Versión en español publicada el: 12 de marzo de 2020

Por Martin Robra*

Culto de clausura en el anochecer del 13 de marzo de 1990: Los participantes de todos los continentes y sus anfitriones de las iglesias de la República de Corea celebran los resultados de la Convocación Mundial sobre Justicia, Paz e Integridad de la Creación que tuvo lugar en Seúl durante una semana. En ese culto se congregaron en torno a una cruz y un gran globo que representaba el planeta Tierra, hogar vulnerable de la humanidad.  Luego, pusieron las manos en el globo como señal de reconciliación, sanación y bendición, sosteniéndolo juntos en un equilibrio frágil.

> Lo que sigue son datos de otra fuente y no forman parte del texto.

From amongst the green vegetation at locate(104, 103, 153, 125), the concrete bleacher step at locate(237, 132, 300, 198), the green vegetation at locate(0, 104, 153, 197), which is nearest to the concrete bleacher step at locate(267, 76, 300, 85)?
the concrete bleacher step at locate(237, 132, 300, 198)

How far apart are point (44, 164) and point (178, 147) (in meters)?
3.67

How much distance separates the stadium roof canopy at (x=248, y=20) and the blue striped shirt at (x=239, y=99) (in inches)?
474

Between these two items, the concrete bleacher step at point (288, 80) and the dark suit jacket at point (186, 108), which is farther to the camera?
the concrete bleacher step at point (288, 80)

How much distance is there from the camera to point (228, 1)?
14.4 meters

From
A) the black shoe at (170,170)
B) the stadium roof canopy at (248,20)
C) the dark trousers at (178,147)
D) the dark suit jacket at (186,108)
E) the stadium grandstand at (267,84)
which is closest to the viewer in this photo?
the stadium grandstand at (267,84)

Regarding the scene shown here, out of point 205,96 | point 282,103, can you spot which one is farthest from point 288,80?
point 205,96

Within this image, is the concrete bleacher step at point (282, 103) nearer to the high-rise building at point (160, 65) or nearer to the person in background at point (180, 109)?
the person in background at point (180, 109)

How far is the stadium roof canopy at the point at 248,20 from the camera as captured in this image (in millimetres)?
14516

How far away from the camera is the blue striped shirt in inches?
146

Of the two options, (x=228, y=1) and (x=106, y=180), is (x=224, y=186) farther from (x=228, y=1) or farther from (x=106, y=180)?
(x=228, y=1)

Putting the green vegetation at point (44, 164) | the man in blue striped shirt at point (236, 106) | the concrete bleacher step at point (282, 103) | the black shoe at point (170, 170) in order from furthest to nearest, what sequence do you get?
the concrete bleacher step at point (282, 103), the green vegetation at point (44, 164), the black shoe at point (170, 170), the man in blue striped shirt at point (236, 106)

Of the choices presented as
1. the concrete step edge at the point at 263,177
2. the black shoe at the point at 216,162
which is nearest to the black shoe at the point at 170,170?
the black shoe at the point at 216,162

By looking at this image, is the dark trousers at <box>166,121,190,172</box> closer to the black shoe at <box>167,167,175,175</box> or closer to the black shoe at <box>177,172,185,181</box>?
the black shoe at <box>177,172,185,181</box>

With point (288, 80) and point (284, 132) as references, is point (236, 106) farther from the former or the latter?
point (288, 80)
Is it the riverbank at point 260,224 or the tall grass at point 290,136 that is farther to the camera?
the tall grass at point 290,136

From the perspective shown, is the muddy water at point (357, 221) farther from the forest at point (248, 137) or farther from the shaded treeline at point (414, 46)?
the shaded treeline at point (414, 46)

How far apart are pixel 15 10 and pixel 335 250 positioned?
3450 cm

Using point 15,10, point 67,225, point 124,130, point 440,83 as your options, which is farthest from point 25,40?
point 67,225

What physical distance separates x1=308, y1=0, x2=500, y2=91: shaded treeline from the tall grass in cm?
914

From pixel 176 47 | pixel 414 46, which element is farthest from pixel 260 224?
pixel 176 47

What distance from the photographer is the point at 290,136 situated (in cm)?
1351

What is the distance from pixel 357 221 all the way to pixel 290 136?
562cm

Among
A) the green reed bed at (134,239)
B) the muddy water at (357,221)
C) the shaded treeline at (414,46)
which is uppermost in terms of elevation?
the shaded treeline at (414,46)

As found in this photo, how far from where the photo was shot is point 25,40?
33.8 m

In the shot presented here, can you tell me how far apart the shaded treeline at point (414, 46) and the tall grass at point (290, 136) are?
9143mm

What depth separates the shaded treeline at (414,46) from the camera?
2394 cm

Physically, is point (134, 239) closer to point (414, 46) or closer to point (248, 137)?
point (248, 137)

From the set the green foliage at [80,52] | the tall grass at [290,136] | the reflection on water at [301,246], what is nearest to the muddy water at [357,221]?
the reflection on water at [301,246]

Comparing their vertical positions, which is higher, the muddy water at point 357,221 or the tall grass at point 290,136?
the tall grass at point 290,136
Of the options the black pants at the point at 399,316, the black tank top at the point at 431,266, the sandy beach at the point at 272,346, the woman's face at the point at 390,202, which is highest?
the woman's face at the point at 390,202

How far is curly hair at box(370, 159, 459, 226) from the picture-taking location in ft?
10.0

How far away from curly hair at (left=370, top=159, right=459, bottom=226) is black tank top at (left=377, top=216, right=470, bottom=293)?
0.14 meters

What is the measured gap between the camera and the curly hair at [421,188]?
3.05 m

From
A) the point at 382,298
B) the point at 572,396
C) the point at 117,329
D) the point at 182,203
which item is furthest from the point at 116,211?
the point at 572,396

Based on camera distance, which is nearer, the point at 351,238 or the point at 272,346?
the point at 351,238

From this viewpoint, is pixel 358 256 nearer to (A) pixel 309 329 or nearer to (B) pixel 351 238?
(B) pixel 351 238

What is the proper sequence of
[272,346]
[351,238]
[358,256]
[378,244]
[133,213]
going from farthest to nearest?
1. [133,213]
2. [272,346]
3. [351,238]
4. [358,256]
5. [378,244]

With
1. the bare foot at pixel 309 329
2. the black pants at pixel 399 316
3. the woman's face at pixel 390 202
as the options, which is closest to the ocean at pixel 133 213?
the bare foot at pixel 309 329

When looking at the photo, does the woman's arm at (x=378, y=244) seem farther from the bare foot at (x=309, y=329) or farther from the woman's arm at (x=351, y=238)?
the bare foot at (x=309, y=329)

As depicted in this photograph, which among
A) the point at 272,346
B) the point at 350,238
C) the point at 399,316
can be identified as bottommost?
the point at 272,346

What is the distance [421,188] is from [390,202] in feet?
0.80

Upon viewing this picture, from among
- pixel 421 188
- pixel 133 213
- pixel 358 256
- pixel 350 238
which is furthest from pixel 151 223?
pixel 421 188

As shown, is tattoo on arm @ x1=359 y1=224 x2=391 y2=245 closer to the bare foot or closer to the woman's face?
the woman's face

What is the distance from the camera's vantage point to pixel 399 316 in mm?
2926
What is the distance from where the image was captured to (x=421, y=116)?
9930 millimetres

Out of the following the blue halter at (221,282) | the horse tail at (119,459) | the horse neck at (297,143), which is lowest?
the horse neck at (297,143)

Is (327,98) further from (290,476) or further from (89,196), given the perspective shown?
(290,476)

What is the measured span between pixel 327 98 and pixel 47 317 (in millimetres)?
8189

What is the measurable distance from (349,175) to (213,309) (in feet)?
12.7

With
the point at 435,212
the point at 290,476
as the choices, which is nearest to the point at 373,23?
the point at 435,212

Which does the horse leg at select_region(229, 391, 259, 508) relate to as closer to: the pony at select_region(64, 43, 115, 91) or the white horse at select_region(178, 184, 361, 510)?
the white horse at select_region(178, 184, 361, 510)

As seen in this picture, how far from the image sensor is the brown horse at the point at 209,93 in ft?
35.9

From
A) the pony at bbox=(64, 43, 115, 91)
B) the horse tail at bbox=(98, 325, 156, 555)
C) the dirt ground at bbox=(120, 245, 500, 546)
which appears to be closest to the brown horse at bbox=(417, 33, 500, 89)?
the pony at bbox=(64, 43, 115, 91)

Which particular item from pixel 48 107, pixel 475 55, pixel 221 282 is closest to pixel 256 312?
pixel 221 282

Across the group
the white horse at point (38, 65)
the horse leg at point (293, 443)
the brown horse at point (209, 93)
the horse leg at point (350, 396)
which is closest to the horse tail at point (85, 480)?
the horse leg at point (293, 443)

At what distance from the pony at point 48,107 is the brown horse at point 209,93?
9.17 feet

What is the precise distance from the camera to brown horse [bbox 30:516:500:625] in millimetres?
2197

Días antes, habían trabajado duro en la redacción del mensaje final que contenía cuatro pactos y diez afirmaciones, fruto de un proceso plenamente participativo. A pesar de todas las diferencias y tensiones que reflejan la injusticia, la violencia y el quebrantamiento del mundo, lograron llegar a un texto común y en el culto de clausura se comprometieron juntos con esos pactos y afirmaciones.

La convocación mundial fue el evento culminante del “proceso conciliar de compromiso mutuo (pacto) sobre justicia, paz e integridad de la creación” (JPIC) iniciado por la Sexta Asamblea del CMI que tuvo lugar en Vancouver, Canadá, en 1983. Al abordar el tema de justicia, paz y creación como preocupaciones interrelacionadas, en dicho proceso se empezaron a explorar los efectos de la violencia estructural y de la concentración de poder económico, político y militar sobre las personas y la tierra. Las iglesias respondieron a los mayores peligros para la vida que son inherentes al mundo moderno y que se ven aún más agravados por el proceso de la globalización económica que empezó a cobrar forma en el último cuarto del siglo 20.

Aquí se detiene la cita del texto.